Many companies that rely on direct consumer spending for goods and services have also grown. Tesla rose 3.7% and Nike 2.1%.
Moderna climbed 4.9% and Pfizer fell 1.2% after the Food and Drug Administration opened up coronavirus booster shots from both companies to all adults.
US stocks have been mostly bullish since early October as companies posted stronger-than-expected profits. More than 95% of the companies in the S&P 500 have reported their latest quarterly results in recent weeks, leading to a nearly 40% increase in total earnings. It beats analysts’ forecasts for 23% growth made back in June.
Nevertheless, companies continue to face high raw material costs and supply chain problems that could curtail future profits. Consumers have absorbed the higher prices so far, but analysts fear that if high prices persist for too long they may eventually rein in their spending.
The situation is putting pressure on the Federal Reserve to move quickly to rein in its ultra-low-rate policies to deal with rising prices. On Friday, Bank of America analysts forecast that the Fed will likely start raising its benchmark interest rate in the second quarter of 2022, earlier than they had previously forecast.

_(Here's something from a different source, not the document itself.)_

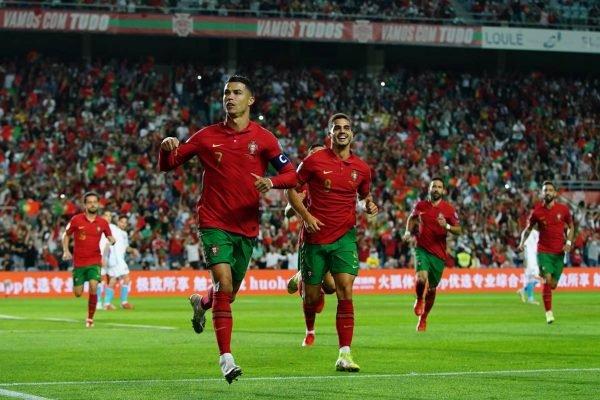 Cristiano Ronaldo marca três e Portugal goleia Luxemburgo nas eliminatórias europeias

Businesses are facing high raw material costs and supply chain problems that are cutting operations. This has raised concerns that a wide range of industries could stunt growth by 2022.
The latest examples include Williams-Sonoma. The seller of cookware and home goods warned investors that supply chain problems could hurt its inventory by the middle of next year. The stock dropped 1.5%.
Applied Materials fell 5.5% after reporting weak financial results and disappointing profit forecasts partly due to supply chain problems.
“Those (supply chain) problems will become apparent over time, but they may not become apparent in time for the holiday season,” Northey said. “This may lead to demand not being met or shifting to early next year.”
Wall Street is also concerned that consumers are ultimately holding back from spending due to higher prices. The Labor Department said prices for US consumers rose 6.2% in October from a year earlier, leaving households facing their highest inflation rate.
Higher prices have yet to derail consumer spending, and retail sales rose 1.7% in October, according to the Commerce Department. It was the biggest month-on-month gain since March.